An identity layer “for the web” was one thing when there was a separation between the online and offline worlds. Now, as we bring everything online through connected devices, smart cities, augmented humans, and (yes) blockchain too, the digital is “eating the real world” to put it in software terms.
If we bake identity into all things connected, we bake it into everything. We create a world where the default practice will be to identify in all contexts and all settings. In other words, adding identity to the web isn’t just adding it to the web anymore. With the digital subsuming our reality, it would become an identity layer for our lives.
In potentially solving important problems of identity for certain things, e.g. preventing fraud and abuse, we risk overidentifying ourselves and eliminating the possibility of ever remaining anonymous in any domain of our lives in the future. It’s the risks of a cashless society but even further-reaching.
Unfortunately, it’s something we don’t think about in the digital identity community very often, even as we worry about the censorship and privacy of transactions.

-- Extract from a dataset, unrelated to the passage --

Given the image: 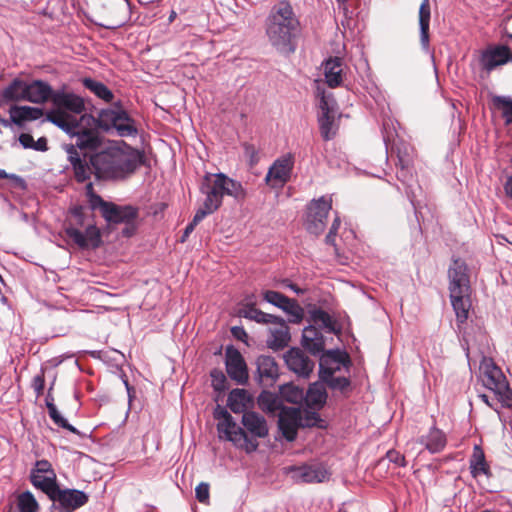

In the “real world,” the only ubiquitous and persistent identifiers we have are our faces. This is perhaps why we find facial recognition technology so abhorrent that cities and municipalities are imposing wholesale moratoriums on it.
In the digital identity industry, we focus our attention on privacy and anonymity at the micro-level (for example, do you consent to sharing credential X? should we use a ZKP for Y?) without stepping back to question the system, and its very existence, at a macro-level (for example, does country Z really need a blockchain-enabled digital ID system in the first place?).
This may be, in part, because many of the central figures in the ID conversation, particularly those from the technical standards community, come from the early internet framing. We see the same individuals (people like Tim Berners Lee) trying to fix what is broken but based on the same starting point as before, overlooking what has now become a false dichotomy of the online/offline.
The risk is amplified by the properties of blockchain. In the bitcoin white paper, Satoshi argued that privacy on the ledger could be maintained “by keeping public keys anonymous” but cautioned that “if the owner of a key is revealed, linking could reveal other transactions that belonged to the same owner.” Ten years later, we still lack effective key management solutions. With a permanent, transparent, and immutable ledger for tracking persistent identifiers, the risks are grave, and the protections are few.
It is easy to imagine the potential for self-imposed and externally enforced censorship, and to see how this might appeal to authoritarian regimes. We already see this risk with digital identity in general (with new national identity schemes, like India’s, rolling out with rapid speed, often with governments and the public sector abdicating power and sovereign functions to the private sector and their technologies). In fact, some speculate it is motivating certain countries to roll out blockchain-based systems that could surveil transactions, and in turn, people’s behavior and lives.
Given the ethos of the decentralized identity community, I doubt that anyone building this layer wants to end up in a situation of ubiquitous and persistent identification. On the contrary, I believe they would find it anathema. Of course, it wouldn’t be the first time the industry has faced unintended consequences (e.g., disintermediation resulting in more intermediaries, democratization resulting in more wealth concentration and inequality, and so on) but it is an overlooked possibility.
From my perspective, professionals in law, policy, regulation, and other domains of thought around decentralized identity should address whether we want to accept this default of persistent and ubiquitous identification or whether there are contexts in which we want (and should have) a right to remain anonymous.